The position north of the border is less straightforward. Apart from the restrictions on statutory demands and winding up petitions, which will apply in all parts of the UK, the temporary restrictions on a landlord’s remedies for non-payment in Scotland are less extensive.

Under emergency legislation passed by the Scottish Parliament, since 7 April 2020 the minimum warning period that a landlord of commercial property in Scotland has had to give their tenant before irritating (forfeiting) the lease for non-payment of rent or other sums payable under the lease has been extended from 14 days to 14 weeks. However, unlike in England, there is no moratorium on forfeiture. A landlord can still start the procedure to end the lease, but they must give the tenant just over three months to pay the arrears with interest before they can complete the process.

As the restrictions on business have continued, many commercial premises have been unable to open for trade for nearly three months – and face the prospect of being closed for a few more weeks. At the same time, it is now more than 10 weeks since the emergency legislation came into effect, meaning that some 14-week irritancy warning notices served by landlords may expire within the next four weeks.

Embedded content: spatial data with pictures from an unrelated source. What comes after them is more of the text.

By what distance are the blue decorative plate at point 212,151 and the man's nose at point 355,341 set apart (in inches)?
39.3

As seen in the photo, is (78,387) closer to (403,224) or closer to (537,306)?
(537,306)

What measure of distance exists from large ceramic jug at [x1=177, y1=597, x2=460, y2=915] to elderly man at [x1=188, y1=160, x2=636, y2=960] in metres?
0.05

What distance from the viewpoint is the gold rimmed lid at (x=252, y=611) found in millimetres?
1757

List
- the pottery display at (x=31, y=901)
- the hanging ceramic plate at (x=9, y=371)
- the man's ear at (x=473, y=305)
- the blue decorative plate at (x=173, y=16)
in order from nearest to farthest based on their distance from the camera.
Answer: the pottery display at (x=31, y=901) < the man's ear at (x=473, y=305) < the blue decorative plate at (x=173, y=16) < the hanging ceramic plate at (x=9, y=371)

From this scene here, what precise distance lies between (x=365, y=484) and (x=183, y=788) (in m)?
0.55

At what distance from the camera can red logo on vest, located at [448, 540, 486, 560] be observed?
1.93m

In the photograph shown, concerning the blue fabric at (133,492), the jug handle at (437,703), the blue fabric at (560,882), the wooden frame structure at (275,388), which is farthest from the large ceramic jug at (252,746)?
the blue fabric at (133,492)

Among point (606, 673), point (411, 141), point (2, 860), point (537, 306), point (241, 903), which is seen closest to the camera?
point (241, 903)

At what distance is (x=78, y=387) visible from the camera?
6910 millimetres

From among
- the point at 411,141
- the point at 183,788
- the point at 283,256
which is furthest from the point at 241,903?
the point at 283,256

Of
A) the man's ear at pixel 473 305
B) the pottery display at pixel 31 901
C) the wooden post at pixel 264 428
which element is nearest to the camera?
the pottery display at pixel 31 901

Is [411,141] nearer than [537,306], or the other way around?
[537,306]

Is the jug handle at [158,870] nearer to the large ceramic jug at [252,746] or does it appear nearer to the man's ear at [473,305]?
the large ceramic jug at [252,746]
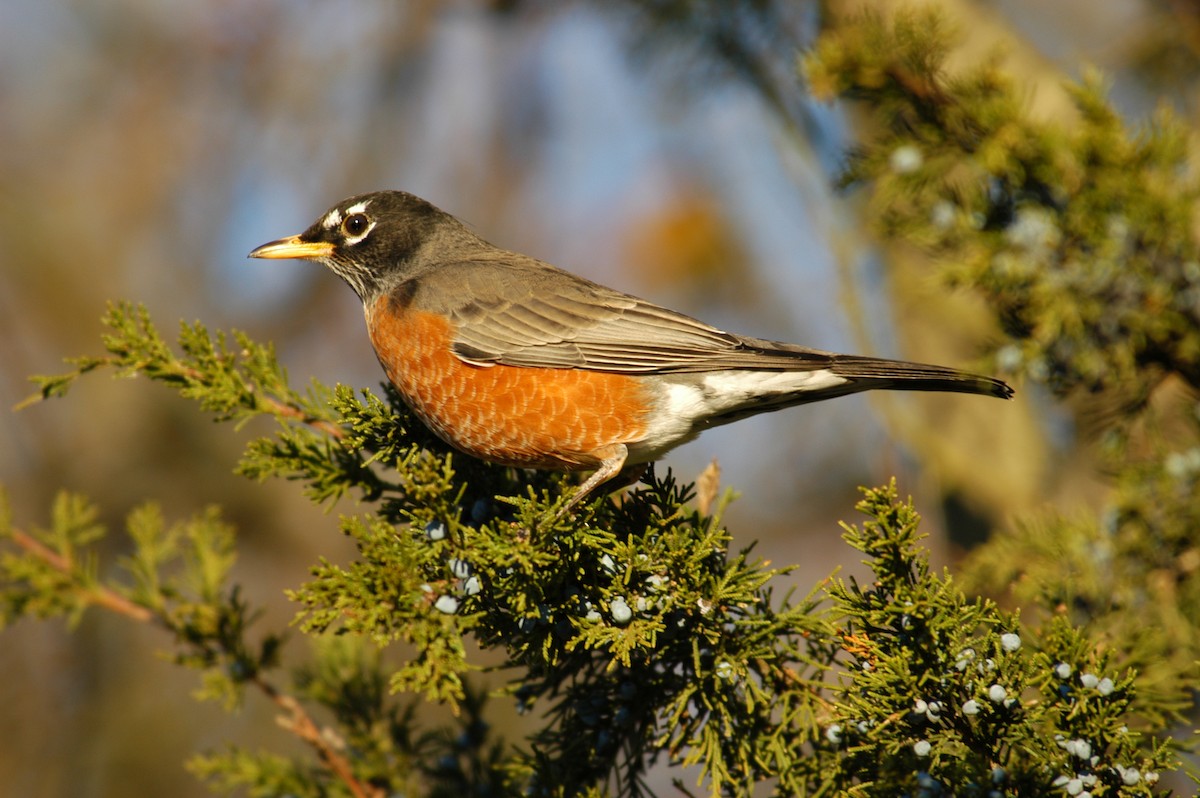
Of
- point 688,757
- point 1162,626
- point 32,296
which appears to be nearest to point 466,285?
point 688,757

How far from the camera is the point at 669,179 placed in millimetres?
7762

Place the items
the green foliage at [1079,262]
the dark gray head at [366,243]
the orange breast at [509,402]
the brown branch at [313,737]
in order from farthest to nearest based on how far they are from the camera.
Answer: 1. the dark gray head at [366,243]
2. the orange breast at [509,402]
3. the green foliage at [1079,262]
4. the brown branch at [313,737]

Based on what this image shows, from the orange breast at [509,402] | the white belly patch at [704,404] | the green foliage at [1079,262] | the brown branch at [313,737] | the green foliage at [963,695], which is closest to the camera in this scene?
the green foliage at [963,695]

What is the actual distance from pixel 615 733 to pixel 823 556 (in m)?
5.66

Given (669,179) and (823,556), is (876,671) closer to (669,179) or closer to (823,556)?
(823,556)

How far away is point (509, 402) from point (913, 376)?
1.16 m

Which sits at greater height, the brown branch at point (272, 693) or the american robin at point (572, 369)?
the american robin at point (572, 369)

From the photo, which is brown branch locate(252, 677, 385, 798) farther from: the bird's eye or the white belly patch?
the bird's eye

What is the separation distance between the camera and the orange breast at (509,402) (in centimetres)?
266

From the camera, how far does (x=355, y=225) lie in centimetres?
368

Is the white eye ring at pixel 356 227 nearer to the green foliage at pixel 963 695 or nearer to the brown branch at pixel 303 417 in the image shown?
the brown branch at pixel 303 417

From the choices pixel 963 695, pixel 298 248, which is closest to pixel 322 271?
pixel 298 248

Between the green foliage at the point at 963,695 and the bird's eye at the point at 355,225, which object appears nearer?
the green foliage at the point at 963,695

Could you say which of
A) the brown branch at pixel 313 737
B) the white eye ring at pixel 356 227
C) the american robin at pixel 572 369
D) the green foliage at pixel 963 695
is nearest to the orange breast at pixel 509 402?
the american robin at pixel 572 369
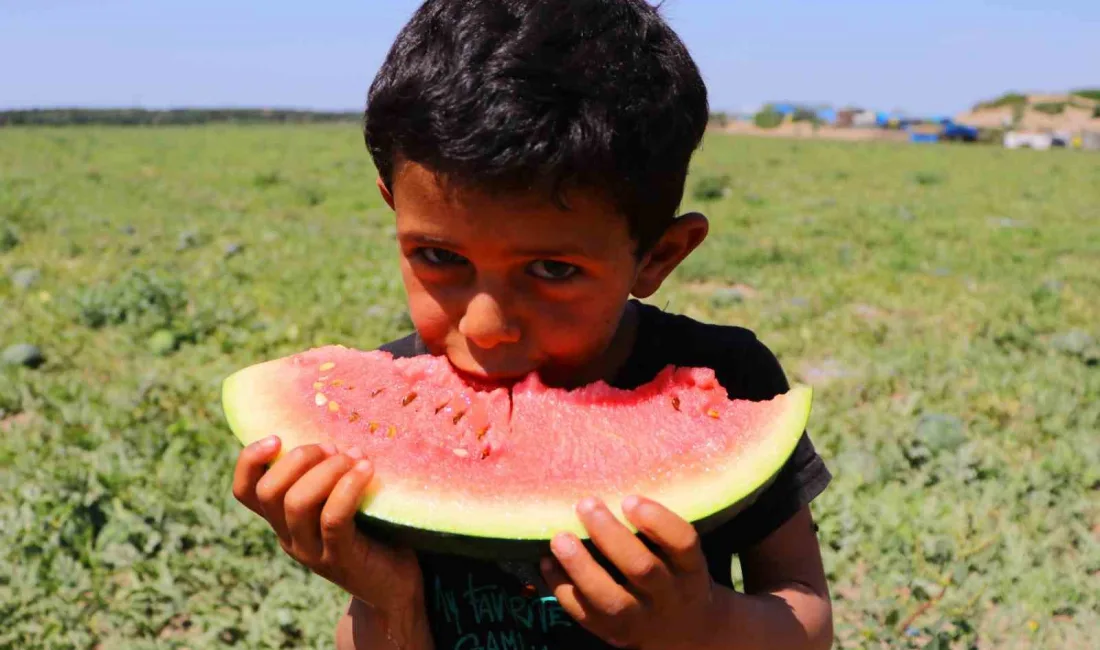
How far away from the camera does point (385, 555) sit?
4.02 feet

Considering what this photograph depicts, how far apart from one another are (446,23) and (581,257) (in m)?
0.37

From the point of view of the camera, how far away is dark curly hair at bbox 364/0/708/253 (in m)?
1.17

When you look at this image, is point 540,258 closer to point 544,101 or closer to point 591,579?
point 544,101

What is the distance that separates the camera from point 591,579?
3.52 ft

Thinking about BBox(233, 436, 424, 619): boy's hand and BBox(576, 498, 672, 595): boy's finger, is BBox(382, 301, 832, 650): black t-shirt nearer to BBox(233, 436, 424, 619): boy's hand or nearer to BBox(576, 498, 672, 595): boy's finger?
BBox(233, 436, 424, 619): boy's hand

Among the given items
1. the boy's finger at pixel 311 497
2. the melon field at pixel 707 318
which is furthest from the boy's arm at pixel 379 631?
the melon field at pixel 707 318

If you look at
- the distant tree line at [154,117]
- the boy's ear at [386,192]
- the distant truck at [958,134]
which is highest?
the boy's ear at [386,192]

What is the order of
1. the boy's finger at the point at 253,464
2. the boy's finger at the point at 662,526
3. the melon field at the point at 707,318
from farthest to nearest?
the melon field at the point at 707,318
the boy's finger at the point at 253,464
the boy's finger at the point at 662,526

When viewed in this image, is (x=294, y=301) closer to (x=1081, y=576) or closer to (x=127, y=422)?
(x=127, y=422)

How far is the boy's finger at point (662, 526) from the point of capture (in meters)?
1.04

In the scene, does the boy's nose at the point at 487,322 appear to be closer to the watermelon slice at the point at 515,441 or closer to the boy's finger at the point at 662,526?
the watermelon slice at the point at 515,441

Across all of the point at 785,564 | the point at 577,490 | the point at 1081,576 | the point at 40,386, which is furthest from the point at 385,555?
the point at 40,386

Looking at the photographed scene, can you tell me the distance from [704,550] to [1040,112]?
70.8 meters

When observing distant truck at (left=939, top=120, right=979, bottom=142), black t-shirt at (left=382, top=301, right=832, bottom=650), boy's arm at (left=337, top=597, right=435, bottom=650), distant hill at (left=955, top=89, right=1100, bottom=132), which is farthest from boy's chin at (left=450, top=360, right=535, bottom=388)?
distant hill at (left=955, top=89, right=1100, bottom=132)
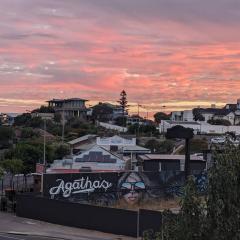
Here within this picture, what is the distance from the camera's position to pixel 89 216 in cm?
3962

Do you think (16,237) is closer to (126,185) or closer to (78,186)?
(78,186)

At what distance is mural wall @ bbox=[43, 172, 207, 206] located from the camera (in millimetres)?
46906

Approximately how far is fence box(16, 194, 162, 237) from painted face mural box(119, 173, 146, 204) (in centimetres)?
923

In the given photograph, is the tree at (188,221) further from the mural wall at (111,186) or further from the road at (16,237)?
the mural wall at (111,186)

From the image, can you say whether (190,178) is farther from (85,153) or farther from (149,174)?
(85,153)

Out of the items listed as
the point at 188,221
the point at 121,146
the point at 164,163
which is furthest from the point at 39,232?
the point at 121,146

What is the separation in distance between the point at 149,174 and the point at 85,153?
23840mm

The Scottish Parliament’s emergency legislation gives the Scottish Government the power to extend the 14-week period by regulation. Although no announcement has been made yet, it must now reasonably be anticipated that the Scottish Government will be considering whether to exercise that power.

The Scottish Government may also be considering whether restrictions should be placed on a landlord’s ability to use summary diligence (various forms of enforcement carried out by sheriff officers) to pursue recovery of rent arrears. Until very recently, there was a practical barrier to landlord’s using summary diligence because the lockdown restricted the activities of sheriff officers. However, as we have now moved into Stage 2 of the Scottish Government’s Roadmap, the sheriff officers’ professional body’s guidance indicates that they are now, once more, able to carry out various enforcement actions.

To date, the Scottish Government has given no suggestion that it intends to restrict the use of summary diligence. That may be a deliberate decision, ie that it considered that preventing winding up petitions and delaying irritancy is enough protection for commercial tenants and properly balances the interest of investors and occupiers. Or it could be that the Scottish Government has yet to find a way to restrict the use of summary diligence for the recovery of rent arrears, without having potentially wide-reaching ramifications in other areas. It may be that the Scottish Government does not consider it likely that landlords will use summary diligence for rent arrears. However, if it is a landlord’s only effective short-term option, why wouldn’t they?

As matters stand, commercial tenants are less protected and landlords have more options in respect of rent arrears in Scotland than in the rest of the UK. Whether, in practice, that will lead to different arrangements being negotiated or landlords and tenants taking different approaches either side of the border is yet to be seen.

Disclaimer

This information is for educational purposes only and does not constitute legal advice. It is recommended that specific professional advice is sought before acting on any of the information given.